The Biology of Protein Palmitoylation: Targeting Proteins to Membranes

For a protein to function correctly, it must be in the right place at the right time. While many proteins are targeted to organelles via signal sequences, others rely on lipid modifications to anchor them to cellular membranes. Among these, S-palmitoylation is unique due to its reversible nature.

The Chemistry of Palmitoylation

S-palmitoylation involves the covalent attachment of a 16-carbon saturated fatty acid (palmitate) to a cysteine residue via a thioester bond. This reaction is catalyzed by a family of enzymes known as DHHC-palmitoyltransferases (named after their conserved Asp-His-His-Cys motif).

Because the thioester bond is relatively unstable, it can be cleaved by acyl-protein thioesterases (APTs). This cycle of attachment and detachment allows the cell to dynamically regulate a protein's affinity for membranes.

Functions of Palmitoylation

1. Membrane Anchoring: The long hydrophobic chain of palmitate inserts into the lipid bilayer, providing a strong anchor for otherwise soluble proteins.
2. Protein Sorting: Palmitoylation often targets proteins to specific membrane microdomains, such as lipid rafts. These domains are enriched in cholesterol and sphingolipids and serve as platforms for concentrated cell signaling.
3. Protein Stability: By anchoring proteins to membranes, palmitoylation can protect them from cytosolic degradation machineries or facilitate their interaction with protective chaperones.

Palmitoylation in Neuronal Signaling

Palmitoylation is particularly prevalent in the nervous system. Many key neuronal proteins, including PSD-95 (a major scaffold protein at the synapse), are heavily palmitoylated.

The reversible nature of palmitoylation allows synapses to remodel their structure in response to activity. For example, when a neuron is stimulated, PSD-95 can be rapidly depalmitoylated, causing it to dissociate from the synaptic membrane and allowing for the reorganization of the postsynaptic density.

Health Implications

Defects in the palmitoylation machinery are linked to various diseases.
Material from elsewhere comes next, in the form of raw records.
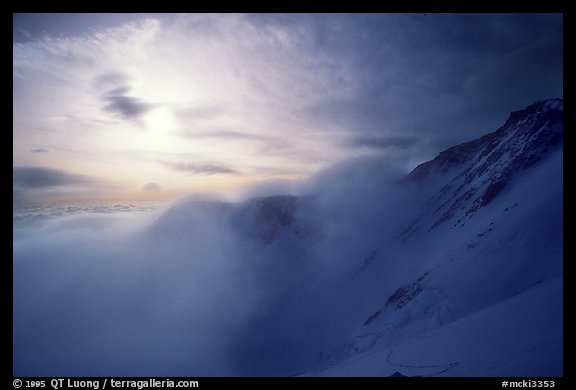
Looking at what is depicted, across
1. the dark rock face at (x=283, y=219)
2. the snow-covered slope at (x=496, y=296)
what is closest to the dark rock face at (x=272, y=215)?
the dark rock face at (x=283, y=219)

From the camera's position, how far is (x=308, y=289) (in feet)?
228

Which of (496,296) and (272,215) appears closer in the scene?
(496,296)

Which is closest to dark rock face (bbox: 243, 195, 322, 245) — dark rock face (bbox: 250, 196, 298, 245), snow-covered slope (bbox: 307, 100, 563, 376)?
dark rock face (bbox: 250, 196, 298, 245)

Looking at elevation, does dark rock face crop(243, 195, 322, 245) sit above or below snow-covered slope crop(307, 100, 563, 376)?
above

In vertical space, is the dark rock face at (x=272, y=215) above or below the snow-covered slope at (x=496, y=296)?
above

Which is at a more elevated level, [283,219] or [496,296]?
[283,219]

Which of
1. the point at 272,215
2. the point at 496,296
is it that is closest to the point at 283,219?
the point at 272,215

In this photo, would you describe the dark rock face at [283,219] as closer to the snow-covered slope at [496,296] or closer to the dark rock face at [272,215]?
the dark rock face at [272,215]

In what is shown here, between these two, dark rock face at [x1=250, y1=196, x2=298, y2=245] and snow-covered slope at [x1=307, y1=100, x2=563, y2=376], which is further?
dark rock face at [x1=250, y1=196, x2=298, y2=245]

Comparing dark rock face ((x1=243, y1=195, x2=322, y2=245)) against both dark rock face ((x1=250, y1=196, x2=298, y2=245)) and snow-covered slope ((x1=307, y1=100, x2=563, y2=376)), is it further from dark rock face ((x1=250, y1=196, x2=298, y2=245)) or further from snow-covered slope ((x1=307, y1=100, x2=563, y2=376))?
snow-covered slope ((x1=307, y1=100, x2=563, y2=376))

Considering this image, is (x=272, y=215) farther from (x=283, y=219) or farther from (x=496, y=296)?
(x=496, y=296)

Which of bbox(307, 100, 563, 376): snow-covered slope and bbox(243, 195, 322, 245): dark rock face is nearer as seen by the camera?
bbox(307, 100, 563, 376): snow-covered slope
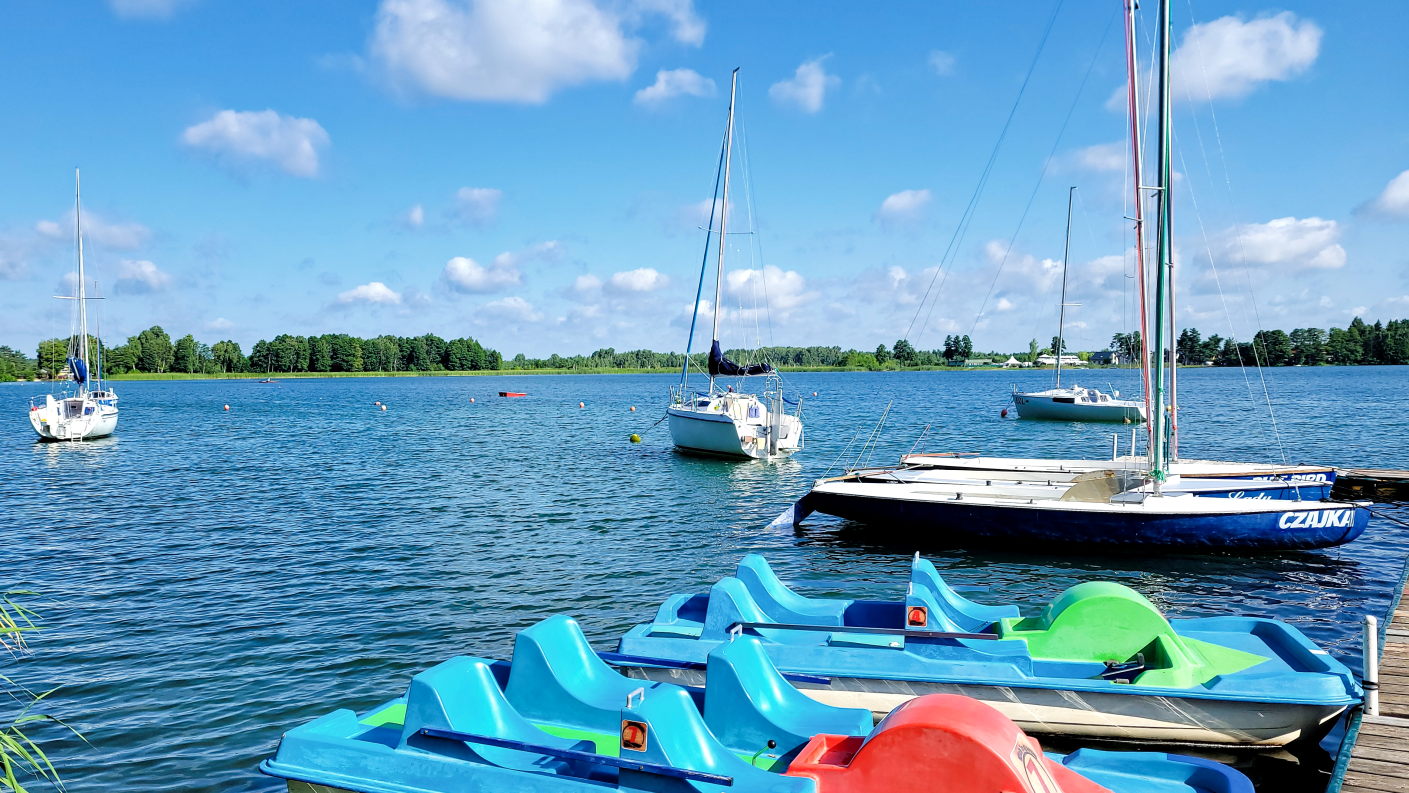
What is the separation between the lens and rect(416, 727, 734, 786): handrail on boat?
215 inches

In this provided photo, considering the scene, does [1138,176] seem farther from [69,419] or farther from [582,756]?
[69,419]

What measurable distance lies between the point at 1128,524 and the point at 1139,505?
423 millimetres

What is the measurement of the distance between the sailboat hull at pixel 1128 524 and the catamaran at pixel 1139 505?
17 millimetres

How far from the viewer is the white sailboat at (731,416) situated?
32.9 metres

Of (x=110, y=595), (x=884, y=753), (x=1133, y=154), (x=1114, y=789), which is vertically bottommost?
(x=110, y=595)

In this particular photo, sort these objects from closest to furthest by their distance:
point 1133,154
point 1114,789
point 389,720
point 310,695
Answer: point 1114,789 → point 389,720 → point 310,695 → point 1133,154

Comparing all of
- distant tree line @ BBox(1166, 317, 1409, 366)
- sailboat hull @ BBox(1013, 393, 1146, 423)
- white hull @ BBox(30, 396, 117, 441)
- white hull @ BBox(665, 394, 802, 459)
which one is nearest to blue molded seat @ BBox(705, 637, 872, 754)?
white hull @ BBox(665, 394, 802, 459)

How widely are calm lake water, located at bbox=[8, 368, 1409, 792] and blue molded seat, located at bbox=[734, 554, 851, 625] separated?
258 centimetres

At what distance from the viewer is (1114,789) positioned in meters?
5.95

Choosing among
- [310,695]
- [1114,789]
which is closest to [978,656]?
[1114,789]

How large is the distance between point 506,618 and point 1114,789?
907 centimetres

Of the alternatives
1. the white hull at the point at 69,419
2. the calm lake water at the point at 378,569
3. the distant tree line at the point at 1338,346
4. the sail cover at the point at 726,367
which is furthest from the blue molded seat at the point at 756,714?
the distant tree line at the point at 1338,346

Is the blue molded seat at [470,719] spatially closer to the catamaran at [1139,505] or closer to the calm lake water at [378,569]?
the calm lake water at [378,569]

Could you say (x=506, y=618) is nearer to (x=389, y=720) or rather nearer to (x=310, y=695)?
(x=310, y=695)
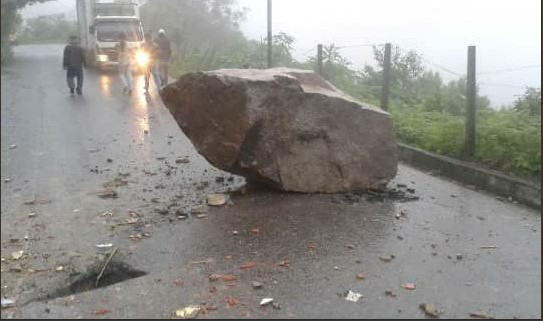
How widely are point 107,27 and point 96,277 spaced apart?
771 inches

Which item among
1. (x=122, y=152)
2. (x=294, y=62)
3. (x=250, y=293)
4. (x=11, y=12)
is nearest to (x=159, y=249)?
(x=250, y=293)

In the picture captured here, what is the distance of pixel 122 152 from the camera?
934 centimetres

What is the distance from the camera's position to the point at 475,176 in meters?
7.57

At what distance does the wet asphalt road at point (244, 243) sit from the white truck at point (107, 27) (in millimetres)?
14502

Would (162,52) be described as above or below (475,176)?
above

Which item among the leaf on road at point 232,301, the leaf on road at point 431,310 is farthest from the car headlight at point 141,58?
the leaf on road at point 431,310

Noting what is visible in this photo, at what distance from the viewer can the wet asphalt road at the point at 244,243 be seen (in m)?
4.19

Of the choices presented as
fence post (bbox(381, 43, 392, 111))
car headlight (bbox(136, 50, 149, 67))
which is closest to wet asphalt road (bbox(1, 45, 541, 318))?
fence post (bbox(381, 43, 392, 111))

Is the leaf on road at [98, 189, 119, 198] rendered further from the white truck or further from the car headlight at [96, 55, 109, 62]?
the car headlight at [96, 55, 109, 62]

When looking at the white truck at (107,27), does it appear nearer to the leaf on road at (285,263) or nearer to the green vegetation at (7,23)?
the leaf on road at (285,263)

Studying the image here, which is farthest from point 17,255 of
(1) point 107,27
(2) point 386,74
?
(1) point 107,27

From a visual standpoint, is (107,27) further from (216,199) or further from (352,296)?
(352,296)

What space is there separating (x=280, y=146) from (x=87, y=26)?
19.8 metres

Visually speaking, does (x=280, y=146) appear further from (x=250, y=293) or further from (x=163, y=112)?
(x=163, y=112)
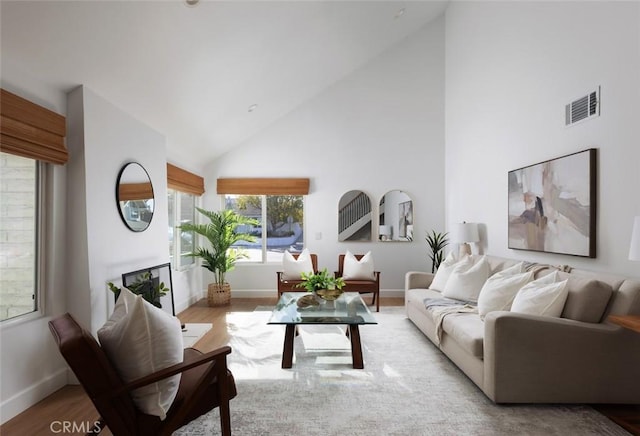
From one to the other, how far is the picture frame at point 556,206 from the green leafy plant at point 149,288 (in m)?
3.88

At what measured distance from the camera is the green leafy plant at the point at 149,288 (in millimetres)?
3566

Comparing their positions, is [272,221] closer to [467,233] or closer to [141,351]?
[467,233]

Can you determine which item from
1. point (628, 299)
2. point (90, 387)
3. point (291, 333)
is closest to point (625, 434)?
point (628, 299)

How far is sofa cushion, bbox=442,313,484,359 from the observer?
2.68m

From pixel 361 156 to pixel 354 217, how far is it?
41.8 inches

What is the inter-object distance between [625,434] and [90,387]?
9.51 feet

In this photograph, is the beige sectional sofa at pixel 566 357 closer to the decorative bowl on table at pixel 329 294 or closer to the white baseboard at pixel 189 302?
the decorative bowl on table at pixel 329 294

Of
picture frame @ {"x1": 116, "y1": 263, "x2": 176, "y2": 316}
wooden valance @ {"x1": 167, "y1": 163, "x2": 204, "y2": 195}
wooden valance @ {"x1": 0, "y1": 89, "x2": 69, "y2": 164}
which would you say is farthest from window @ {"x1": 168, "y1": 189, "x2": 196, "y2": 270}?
wooden valance @ {"x1": 0, "y1": 89, "x2": 69, "y2": 164}

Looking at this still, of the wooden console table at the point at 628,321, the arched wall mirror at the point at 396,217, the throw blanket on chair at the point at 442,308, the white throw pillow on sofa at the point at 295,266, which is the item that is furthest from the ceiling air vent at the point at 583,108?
the white throw pillow on sofa at the point at 295,266

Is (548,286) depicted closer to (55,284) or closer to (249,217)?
(55,284)

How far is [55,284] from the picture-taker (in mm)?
2814

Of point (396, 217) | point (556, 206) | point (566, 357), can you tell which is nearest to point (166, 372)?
point (566, 357)

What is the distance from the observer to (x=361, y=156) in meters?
6.35

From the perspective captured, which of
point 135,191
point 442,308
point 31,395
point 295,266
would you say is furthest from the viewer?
point 295,266
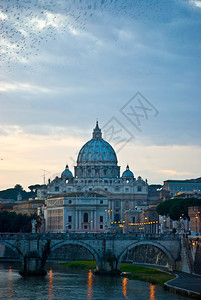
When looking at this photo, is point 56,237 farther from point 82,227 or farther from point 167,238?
point 82,227

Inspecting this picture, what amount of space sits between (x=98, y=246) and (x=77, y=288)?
47.3ft

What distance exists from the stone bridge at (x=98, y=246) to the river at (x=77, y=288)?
2133 millimetres

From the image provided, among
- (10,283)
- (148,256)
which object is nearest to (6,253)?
(148,256)

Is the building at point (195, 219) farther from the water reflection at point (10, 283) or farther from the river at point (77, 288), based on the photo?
the water reflection at point (10, 283)

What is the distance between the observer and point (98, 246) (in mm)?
97438

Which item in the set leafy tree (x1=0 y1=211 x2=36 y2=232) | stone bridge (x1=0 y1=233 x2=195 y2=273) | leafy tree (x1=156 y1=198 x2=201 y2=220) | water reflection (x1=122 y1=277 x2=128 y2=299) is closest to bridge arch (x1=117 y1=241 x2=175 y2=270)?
stone bridge (x1=0 y1=233 x2=195 y2=273)

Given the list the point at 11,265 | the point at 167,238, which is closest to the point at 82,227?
the point at 11,265

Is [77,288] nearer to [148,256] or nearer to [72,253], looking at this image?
[148,256]

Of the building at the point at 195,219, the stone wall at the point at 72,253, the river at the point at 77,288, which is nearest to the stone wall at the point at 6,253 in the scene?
the stone wall at the point at 72,253

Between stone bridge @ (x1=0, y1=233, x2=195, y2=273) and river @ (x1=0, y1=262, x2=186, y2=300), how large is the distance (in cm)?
213

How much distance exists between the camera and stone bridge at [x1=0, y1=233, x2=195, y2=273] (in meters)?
95.1

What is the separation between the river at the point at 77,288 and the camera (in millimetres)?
76875

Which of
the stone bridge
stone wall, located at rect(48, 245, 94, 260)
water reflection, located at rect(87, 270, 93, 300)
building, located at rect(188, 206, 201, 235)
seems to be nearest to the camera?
water reflection, located at rect(87, 270, 93, 300)

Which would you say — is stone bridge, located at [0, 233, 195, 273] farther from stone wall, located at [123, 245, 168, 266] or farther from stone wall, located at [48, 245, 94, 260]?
stone wall, located at [48, 245, 94, 260]
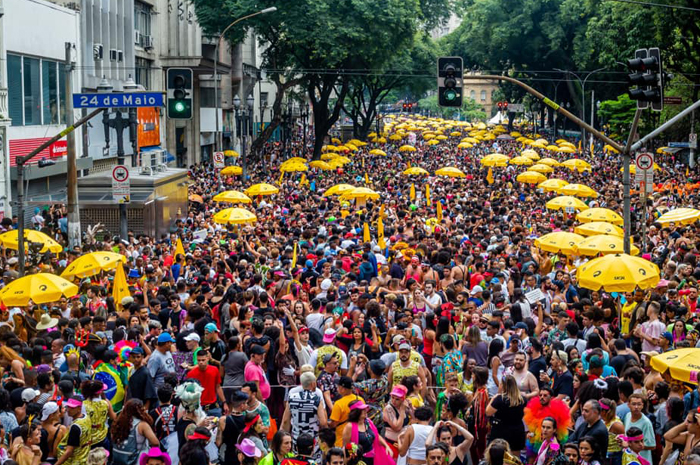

Mutations in DHHC enzymes have been associated with intellectual disabilities and certain types of cancer. Furthermore, the palmitoylation of viral proteins is often essential for the assembly and budding of viruses, making this pathway a potential target for antiviral therapies.

Summary

Protein palmitoylation is more than just a membrane anchor; it is a dynamic regulatory switch. By controlling where proteins reside within the cell, palmitoylation coordinates complex signaling events and maintains the structural integrity of cellular compartments.